Che fine ha fatto l’enorme sostegno popolare alla magistratura che caratterizzò gli inizi di Mani pulite?
«Credo che sia venuto meno per assuefazione. Lo sconcerto iniziale è via via scemato, anche per alcune campagne di disinformazione, e alla lunga è scattato come sempre lo spirito di fazione. Purtroppo, l’Italia non è pervasa da un senso profondo dell’unità, così come invece hanno altre nazioni. Anche se nessuno lo sa, dato che ne cantiamo soltanto una strofa, siamo l’unico Paese al mondo che nell’inno nazionale parla male di sé stesso: “Noi fummo da secoli calpesti, derisi, perché non siam popolo, perché siam divisi”. Tornando al sostegno dell’opinione pubblica, fu comunque molto importante: aiutò le indagini perché ci tenne per un po’ al riparo dalla politica».

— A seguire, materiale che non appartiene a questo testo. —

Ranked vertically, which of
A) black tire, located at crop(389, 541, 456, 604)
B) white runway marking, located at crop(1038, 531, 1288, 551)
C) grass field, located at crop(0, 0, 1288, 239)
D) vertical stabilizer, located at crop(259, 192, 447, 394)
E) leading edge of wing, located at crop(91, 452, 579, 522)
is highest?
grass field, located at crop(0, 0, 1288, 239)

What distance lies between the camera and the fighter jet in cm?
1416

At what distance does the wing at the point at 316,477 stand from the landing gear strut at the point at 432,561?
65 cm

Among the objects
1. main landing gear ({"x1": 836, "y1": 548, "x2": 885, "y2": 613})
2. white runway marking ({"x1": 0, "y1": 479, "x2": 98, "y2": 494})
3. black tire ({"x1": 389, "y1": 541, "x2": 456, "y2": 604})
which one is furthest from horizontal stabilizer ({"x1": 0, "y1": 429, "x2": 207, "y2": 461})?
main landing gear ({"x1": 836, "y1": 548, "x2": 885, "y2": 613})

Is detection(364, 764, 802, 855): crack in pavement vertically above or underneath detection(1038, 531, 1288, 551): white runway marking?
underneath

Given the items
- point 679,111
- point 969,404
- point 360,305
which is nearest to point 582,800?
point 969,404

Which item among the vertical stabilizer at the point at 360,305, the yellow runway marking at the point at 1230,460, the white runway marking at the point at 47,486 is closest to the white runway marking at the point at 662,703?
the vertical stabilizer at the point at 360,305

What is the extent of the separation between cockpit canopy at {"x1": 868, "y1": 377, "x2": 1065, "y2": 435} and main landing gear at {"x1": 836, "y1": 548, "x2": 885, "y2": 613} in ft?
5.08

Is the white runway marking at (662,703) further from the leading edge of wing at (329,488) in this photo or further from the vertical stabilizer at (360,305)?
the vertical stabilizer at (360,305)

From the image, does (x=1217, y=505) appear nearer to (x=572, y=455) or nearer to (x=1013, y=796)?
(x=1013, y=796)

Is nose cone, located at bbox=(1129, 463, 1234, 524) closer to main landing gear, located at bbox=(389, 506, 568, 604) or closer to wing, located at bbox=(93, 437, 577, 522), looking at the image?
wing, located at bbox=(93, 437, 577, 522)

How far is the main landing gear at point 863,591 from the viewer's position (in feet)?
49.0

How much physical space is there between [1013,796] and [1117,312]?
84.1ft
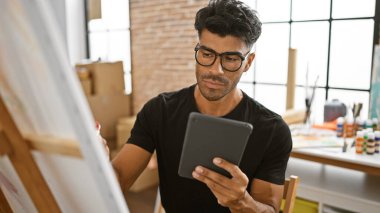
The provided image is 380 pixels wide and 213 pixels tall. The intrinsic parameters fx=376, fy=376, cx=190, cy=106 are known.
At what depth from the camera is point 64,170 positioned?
1.91ft

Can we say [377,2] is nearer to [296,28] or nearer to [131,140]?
[296,28]

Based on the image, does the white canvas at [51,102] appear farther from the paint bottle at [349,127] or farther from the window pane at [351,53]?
the window pane at [351,53]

Una lunga inchiesta iniziata negli uffici della «Baggina»
Il primo arresto
Lunedì 17 febbraio 1992: il pubblico ministero Antonio Di Pietro ottiene dal giudice per le indagini preliminari del Tribunale di Milano, Italo Ghitti, un ordine di cattura per l’ingegner Mario Chiesa, presidente del Pio Albergo Trivulzio (storica istituzione che i milanesi chiamano da sempre “Baggina”) ed esponente di primo piano del Partito Socialista. Chiesa era stato colto in flagranza di reato mentre intascava una tangente dall’imprenditore monzese Luca Magni: 7 milioni di lire. È rimasto nella storia il tentativo compiuto dallo stesso Chiesa di liberarsi di un’altra tangente incassata in precedenza (37 milioni) buttando le banconote nel water.
I numeri
Secondo i dati ufficiali, nell’inchiesta «Mani Pulite» furono 4.520 le persone indagate per le quali non fu chiesta l’archiviazione. Per 3.200 di queste fu chiesto il rinvio a giudizio. L’ufficio del GIP rinviò a processo 1.322 imputati. Alla fine le condanne , furono 611. Altre 620 persone furono condannate con rito abbreviato nell’udienza preliminare.